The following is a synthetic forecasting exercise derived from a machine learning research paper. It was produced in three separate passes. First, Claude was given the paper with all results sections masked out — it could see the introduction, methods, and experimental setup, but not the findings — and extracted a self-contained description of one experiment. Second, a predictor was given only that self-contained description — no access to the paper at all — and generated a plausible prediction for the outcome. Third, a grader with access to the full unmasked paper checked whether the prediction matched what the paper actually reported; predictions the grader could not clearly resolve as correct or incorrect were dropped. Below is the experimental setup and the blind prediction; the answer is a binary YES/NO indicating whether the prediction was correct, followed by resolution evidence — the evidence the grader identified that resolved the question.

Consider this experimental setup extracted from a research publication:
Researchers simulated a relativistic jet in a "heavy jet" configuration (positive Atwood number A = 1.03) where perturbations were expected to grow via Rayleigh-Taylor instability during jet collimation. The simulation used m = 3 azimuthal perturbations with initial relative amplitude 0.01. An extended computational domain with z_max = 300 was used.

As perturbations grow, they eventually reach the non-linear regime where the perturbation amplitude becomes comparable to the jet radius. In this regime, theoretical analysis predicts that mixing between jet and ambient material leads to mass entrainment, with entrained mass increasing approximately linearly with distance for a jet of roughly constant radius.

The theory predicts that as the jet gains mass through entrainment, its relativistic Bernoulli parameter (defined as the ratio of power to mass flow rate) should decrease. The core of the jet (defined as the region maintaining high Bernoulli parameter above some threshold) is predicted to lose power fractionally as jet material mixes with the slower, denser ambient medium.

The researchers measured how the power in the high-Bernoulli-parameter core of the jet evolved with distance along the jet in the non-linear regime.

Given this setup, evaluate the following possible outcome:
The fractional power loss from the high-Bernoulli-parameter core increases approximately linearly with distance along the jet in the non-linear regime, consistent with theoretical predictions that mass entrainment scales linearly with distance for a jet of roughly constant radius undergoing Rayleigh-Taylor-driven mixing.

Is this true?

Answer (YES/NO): NO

+ + + + + + +

From the entries above, copy each line holding "experimental".

• _SOLUTION_:
The following is a synthetic forecasting exercise derived from a machine learning research paper. It was produced in three separate passes. First, Claude was given the paper with all results sections masked out — it could see the introduction, methods, and experimental setup, but not the findings — and extracted a self-contained description of one experiment. Second, a predictor was given only that self-contained description — no access to the paper at all — and generated a plausible prediction for the outcome. Third, a grader with access to the full unmasked paper checked whether the prediction matched what the paper actually reported; predictions the grader could not clearly resolve as correct or incorrect were dropped. Below is the experimental setup and the blind prediction; the answer is a binary YES/NO indicating whether the prediction was correct, followed by resolution evidence — the evidence the grader identified that resolved the question.
Consider this experimental setup extracted from a research publication:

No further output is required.